Depois de baixar o arquivo ISO no site da distribuição e gravar o CD, usei-o para o boot. O programa reconheceu todos os drives e o modem para banda larga sem problemas. Ao final da instalação da versão em português do Brasil, fui aconselhado a baixar as atualizações. Foram 137 ao todo, ou 220,7MB. Gastei 15 minutos para baixar e 20 minutos para concluir a instalação.
A interface gráfica é intuitiva e simples. No alto, à esquerda, ficam os menus Aplicações, com os programas mais comuns, Locais, com os diretórios mais usados, e Sistema, com acessórios para configurações. A navegação é semelhante à do Windows, mas não uma cópia fiel. No canto inferior esquerdo, por exemplo, em vez do menu Iniciar, há um atalho que leva ao desktop.
A idéia era checar se o sistema me ofereceria todas as funções básicas de um computador conectado: navegar na web, usar e-mail, mensageiro instantâneo, tratar imagens, processar textos, planilhas e apresentações, gravar e extrair CDs e DVDs.
Os principais aplicativos eu já conhecia rodando em Windows: Firefox 2.0, suíte OpenOffice 2.0 (equivalente ao Office) e Gimp 2.2 para imagens. Ainda não havia experimentado o cliente de e-mail Evolution e o mensageiro instantâneo Gaim.
A configuração de ambos foi simples. No Evolution, bastou dar o nome do usuário e da conta e os endereços dos servidores pop3 e smpt, como no Outlook.

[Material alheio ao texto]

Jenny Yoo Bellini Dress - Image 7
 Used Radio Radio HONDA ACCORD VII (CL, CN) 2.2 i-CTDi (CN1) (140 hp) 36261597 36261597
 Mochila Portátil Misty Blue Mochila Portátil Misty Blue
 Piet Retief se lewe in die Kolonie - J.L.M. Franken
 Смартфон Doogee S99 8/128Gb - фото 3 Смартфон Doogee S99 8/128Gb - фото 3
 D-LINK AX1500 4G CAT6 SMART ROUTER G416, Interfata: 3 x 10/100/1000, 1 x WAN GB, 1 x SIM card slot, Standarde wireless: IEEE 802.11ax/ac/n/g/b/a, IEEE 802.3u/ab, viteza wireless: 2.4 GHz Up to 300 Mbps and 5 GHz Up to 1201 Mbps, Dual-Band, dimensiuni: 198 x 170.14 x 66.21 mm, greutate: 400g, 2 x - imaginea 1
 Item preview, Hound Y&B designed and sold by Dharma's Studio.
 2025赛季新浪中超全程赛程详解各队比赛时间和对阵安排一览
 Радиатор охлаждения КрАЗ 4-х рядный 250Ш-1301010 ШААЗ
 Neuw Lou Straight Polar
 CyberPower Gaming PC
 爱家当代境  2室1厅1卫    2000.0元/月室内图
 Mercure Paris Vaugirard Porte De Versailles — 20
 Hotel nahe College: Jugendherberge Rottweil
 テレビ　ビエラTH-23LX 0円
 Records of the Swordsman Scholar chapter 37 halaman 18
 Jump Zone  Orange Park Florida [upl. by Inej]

Aliás, o visual é bem parecido, assim como as funções de agenda e contatos. No Gaim, informei meu e-mail de registro e senha para entrar no MSN. Ele também acessa ICQ e IRC.
Tudo foi surpreendentemente fácil, até testar CD, DVD e MP3. O CD rodou, mas sem som. O DVD, nem isso. O MP3 também não foi reconhecido. O problema é que alguns formatos de arquivos, como MP3, são patenteados e não acompanham a distribuição. Pela Internet é possível conseguir os codecs pagos para executar esses arquivos.
Há, contudo, vários fóruns de usuários em que os mais experientes ajudam novatos a tirar dúvidas. Outra decepção ficou por conta dos aplicativos educacionais. Há inúmeros, mas a maioria ainda precisa de muito aprimoramento.
Lançado Kurumin 7.0
Já pode ser baixada na rede a mais nova versão do Kurumin, distruibuição do Linux feita no Brasil. O arquivo ISO tem 603 MB. O Kurumin traz ainda mais aplicativos do que o Ubuntu. Rodando a partir do CD, o sistema reconheceu todos componentes do micro e a conexão Internet sem dificuldade. Um recurso interessante são os chamados botões mágicos que permite instalar aplicativos para teste mesmo sem instalar o sistema. Ao encerrar a sessão, contudo, todos são apagados.
A instalação não foi tão fácil. Ao contrário do Ubuntu, não houve uma opção de formatar o disco e instalar o novo sistema. O instalador pediu que eu determinasse como particionar o HD e me ofereceu um editor gráfico e um de modo texto. Tive que apelar para o manual. No mundo open source o preço da liberdade é abrir mão da preguiça.